Thread Links Date Links
Thread Prev Thread Next Thread Index Date Prev Date Next Date Index

RE: [EFM] OAM - Faye's seven points



Geoff,
 
I am pretty sure your points are valid.  Based on my past
experience (that is not the only scenario, I do recognize
that!), here are some points.
 
The assumptions I stated 'to avoid sending a technician' are: 
 
1. CPE is cheap, therefore it will be quite expensive to
have an alternative dial up management interface dedicated
for each CPE.  The only way any management commands
from carrier can get to CPE is through the headend.
 
2. When a CPE is in trouble, not necessarily just the EFM
link that is bad.  This can be software hanging or subscriber
line went bad.  (This means reset can reset both the CPE
OR the subscriber line).
 
3. If the first reset CPE command timed out, falls back to
'link keep-alive' stage and determine if the link is good/bad?
Note that if the 'reset' command is issued by EMS to the
headend or CPE directly, EMS usually does have retries.
This becomes a design issue with headend to handle
the proxy commands correctly that not to congest it's
management links to the CPEs.
 
In another words, there are two management segments:
 
One from EMS to head-end
and one from head-end to CPE(s)
 
The later is closer to device management (like ILMI in
ATM) than legacy network management. 
 
These are my assumptions, please correct me if I am
wrong.
 
-faye
-----Original Message-----
From: Geoff Thompson [mailto:gthompso@xxxxxxxxxxxxxxxxxx]
Sent: Thursday, September 20, 2001 9:47 AM
To: Faye Ly
Cc: stds-802-3-efm
Subject: RE: [EFM] OAM - Faye's seven points

Faye

At 04:54 PM 9/18/01 -0700, Faye Ly wrote:
Geoff,
 
Some OAM traffic is more critical than others.  For example -
 
OAM command like 'reset' (in our case, reset CPE) should not be retried.

Actually, I don't agree. Resets should be confirmed by the entity being reset. If a confirmation is not received in a "reasonable" amount of time then the protocol should try some set number of times before giving up and assuming that communication has been lost with the entity.

Certainly don't want to reset the CPE a couple of times  just because network is slow.
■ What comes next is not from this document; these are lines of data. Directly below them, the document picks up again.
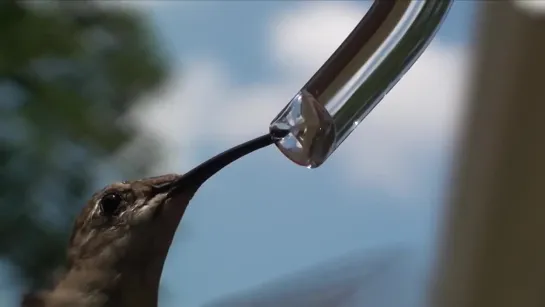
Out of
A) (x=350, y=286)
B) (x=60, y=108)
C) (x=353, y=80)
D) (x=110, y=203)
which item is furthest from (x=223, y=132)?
(x=353, y=80)

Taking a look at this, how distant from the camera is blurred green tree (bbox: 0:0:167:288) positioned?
3.37ft

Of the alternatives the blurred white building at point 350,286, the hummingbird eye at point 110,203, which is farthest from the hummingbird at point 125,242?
the blurred white building at point 350,286

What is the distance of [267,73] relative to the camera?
121 centimetres

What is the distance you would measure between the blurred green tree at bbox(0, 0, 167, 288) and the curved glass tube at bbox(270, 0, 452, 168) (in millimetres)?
682

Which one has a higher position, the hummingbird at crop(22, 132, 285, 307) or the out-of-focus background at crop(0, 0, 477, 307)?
the out-of-focus background at crop(0, 0, 477, 307)

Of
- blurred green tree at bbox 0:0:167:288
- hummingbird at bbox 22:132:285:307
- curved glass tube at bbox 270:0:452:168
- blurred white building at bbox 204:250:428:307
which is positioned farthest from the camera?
blurred green tree at bbox 0:0:167:288

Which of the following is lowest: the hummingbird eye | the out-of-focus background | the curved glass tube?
the curved glass tube

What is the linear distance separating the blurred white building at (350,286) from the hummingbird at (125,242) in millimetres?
133

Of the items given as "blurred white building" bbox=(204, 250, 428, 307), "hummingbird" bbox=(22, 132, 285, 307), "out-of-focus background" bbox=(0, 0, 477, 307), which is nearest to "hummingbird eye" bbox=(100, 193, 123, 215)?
"hummingbird" bbox=(22, 132, 285, 307)

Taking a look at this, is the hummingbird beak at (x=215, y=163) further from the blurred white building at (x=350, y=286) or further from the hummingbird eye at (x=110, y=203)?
the blurred white building at (x=350, y=286)

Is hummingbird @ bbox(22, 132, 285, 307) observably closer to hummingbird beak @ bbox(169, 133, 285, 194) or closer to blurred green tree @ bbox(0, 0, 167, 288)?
hummingbird beak @ bbox(169, 133, 285, 194)

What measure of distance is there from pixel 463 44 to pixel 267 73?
0.29 m

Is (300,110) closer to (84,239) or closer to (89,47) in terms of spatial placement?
(84,239)

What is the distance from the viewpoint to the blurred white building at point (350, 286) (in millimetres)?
727
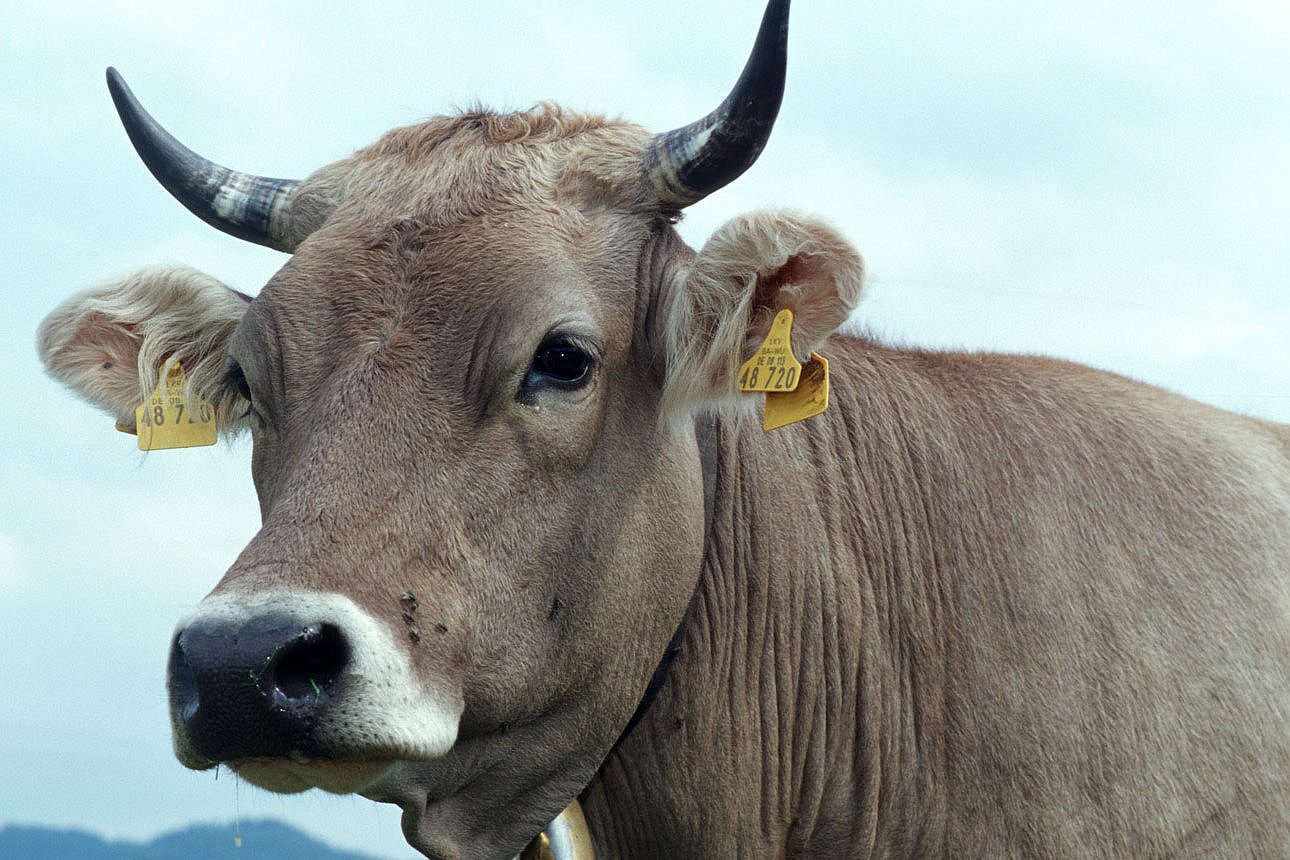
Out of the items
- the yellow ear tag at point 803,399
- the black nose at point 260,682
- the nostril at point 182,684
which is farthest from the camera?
the yellow ear tag at point 803,399

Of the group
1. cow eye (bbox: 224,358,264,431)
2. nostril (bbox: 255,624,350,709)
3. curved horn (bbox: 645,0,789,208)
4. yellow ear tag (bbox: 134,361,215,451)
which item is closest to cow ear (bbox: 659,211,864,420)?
curved horn (bbox: 645,0,789,208)

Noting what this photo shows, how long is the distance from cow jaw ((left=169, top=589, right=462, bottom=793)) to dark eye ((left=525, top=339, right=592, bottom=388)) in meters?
0.94

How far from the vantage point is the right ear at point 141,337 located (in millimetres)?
5074

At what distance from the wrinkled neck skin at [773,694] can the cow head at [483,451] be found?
0.26 metres

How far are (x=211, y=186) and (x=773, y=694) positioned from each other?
2884 mm

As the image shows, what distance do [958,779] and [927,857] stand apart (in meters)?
0.28

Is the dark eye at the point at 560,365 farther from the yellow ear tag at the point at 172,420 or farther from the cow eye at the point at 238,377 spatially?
the yellow ear tag at the point at 172,420

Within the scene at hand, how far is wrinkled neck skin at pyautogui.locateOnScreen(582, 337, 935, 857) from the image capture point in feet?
14.5

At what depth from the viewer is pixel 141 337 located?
521 centimetres

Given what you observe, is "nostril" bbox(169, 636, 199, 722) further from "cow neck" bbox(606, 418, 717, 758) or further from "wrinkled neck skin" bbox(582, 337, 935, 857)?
"wrinkled neck skin" bbox(582, 337, 935, 857)

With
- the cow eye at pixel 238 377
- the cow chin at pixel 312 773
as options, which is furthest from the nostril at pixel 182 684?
the cow eye at pixel 238 377

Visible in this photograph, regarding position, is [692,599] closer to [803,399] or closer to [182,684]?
[803,399]

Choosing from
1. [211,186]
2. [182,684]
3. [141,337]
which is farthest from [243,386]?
[182,684]

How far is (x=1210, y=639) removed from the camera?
4.79 metres
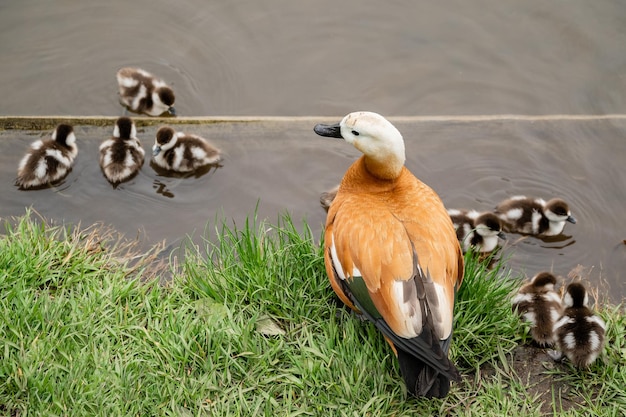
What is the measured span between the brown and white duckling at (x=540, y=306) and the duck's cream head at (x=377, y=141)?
1084 millimetres

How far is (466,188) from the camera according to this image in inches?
213

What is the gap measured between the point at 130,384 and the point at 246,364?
1.92ft

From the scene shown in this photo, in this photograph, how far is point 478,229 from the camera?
4.79 meters

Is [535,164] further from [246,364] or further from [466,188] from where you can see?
[246,364]

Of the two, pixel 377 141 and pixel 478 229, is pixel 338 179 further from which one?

Agreed, but that doesn't negate what I said above rather it says that your reset retry protocol should have a reasonable amount of time between retrys.

Giving up means sending a technician to the field to actually toggle the power button on the CPE.

If this is the case then the equipment vendor will have done a bad job of systems design. Hopefully there will be enough information elsewhere in the system to help figure out if the cable has gone open or hopelessly noisy or the far end power has gone down or anyone of a number of other real live faults as opposed to a far-end microprocessor program counter going off into the weeds. That is the result of poor design.

This is very expensive. 

Agreed

The whole reason of requesting for a dedicated OAM channel/IPG/whatever is to gurantee that no actual human needs to be sent to the field.   Maybe this is not do-able but we ought to try our best.

I do not believe that there is any correlation between the need to send/not send a technician to the field and the presence of a separate OAM channel.


On a side note -
 
Can you please clarify the statement "P2P PHYs do not drop packets"?

P2P PHYS don't drop packets any more (or any less) than any other piece of pipe.
There are only 2 places for bits to go in a setup that consists of:
________                    _________
P2P PHY |_____MEDIUM_______| P2P PHY
________|                  |_________

1) Go where they are supposed to.
2) Not go there, in which case you can't communicate with anything in the far end.

When the link is reestablished (or gone around) then there are already plenty of counters to look at in the existing MAC management to count the lost packets.


This is good.  I don't need to keep all those dropped packets/bytes
error counters then.  Thanks.
 
-faye

Geoff